### DIRECTION
Reproduce, word for word, the stretch of items from the line containing "From the options" through the line containing "26.5 metres", including both of those lines.

--*--

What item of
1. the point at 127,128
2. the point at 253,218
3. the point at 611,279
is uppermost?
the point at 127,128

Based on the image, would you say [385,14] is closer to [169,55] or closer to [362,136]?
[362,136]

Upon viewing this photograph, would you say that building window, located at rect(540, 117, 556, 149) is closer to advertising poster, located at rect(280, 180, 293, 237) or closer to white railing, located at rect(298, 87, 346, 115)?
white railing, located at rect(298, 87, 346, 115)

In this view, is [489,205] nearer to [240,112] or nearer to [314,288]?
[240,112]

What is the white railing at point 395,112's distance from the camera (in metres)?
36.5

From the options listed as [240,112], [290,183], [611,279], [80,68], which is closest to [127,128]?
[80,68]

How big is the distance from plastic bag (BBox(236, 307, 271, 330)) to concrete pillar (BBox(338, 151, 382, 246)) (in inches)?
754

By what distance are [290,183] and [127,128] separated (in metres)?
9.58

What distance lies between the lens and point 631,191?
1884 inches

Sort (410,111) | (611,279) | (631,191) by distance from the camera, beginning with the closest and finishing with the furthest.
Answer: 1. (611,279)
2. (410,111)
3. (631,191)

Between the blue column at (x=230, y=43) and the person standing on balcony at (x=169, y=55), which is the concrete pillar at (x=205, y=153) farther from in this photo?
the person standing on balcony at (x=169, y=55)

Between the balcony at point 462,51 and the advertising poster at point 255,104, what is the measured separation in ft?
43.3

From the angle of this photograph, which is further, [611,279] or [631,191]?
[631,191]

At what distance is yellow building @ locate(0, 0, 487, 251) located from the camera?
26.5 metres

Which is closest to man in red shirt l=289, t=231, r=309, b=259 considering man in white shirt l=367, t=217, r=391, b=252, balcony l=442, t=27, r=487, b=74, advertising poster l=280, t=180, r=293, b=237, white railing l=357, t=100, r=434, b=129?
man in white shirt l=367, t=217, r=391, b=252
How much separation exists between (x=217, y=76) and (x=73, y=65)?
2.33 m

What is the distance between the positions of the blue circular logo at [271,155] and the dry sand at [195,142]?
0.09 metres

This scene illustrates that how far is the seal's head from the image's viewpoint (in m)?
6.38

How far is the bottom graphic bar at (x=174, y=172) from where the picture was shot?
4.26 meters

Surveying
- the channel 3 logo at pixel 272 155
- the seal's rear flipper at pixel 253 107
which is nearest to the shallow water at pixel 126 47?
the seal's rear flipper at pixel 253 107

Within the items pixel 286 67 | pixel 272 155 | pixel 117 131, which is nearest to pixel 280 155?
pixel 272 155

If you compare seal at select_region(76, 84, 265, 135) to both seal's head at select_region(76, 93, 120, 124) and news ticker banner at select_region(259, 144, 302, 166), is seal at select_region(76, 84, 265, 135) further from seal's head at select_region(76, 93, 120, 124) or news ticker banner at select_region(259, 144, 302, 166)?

--*--

### THE SOLUTION
From the options listed as [240,112], [290,183], [611,279], [80,68], which is closest to [127,128]?
[80,68]

How big is the distance from plastic bag (BBox(236, 307, 271, 330)) to concrete pillar (BBox(338, 151, 382, 246)) (in inches)?
754

By what distance are [290,183] and [127,128] separated (in metres)?
9.58

What distance lies between the lens and point 631,191?
1884 inches

Sort (410,111) | (611,279) | (631,191) by distance from the camera, beginning with the closest and finishing with the furthest.
Answer: 1. (611,279)
2. (410,111)
3. (631,191)

Between the blue column at (x=230, y=43) and the person standing on balcony at (x=169, y=55), which is the concrete pillar at (x=205, y=153) farther from in this photo?
the person standing on balcony at (x=169, y=55)

Between the balcony at point 462,51 and the advertising poster at point 255,104, what is the measured separation in ft?
43.3

From the angle of this photograph, which is further, [611,279] or [631,191]?
[631,191]

At what distance is yellow building @ locate(0, 0, 487, 251) located from the camera?
26.5 metres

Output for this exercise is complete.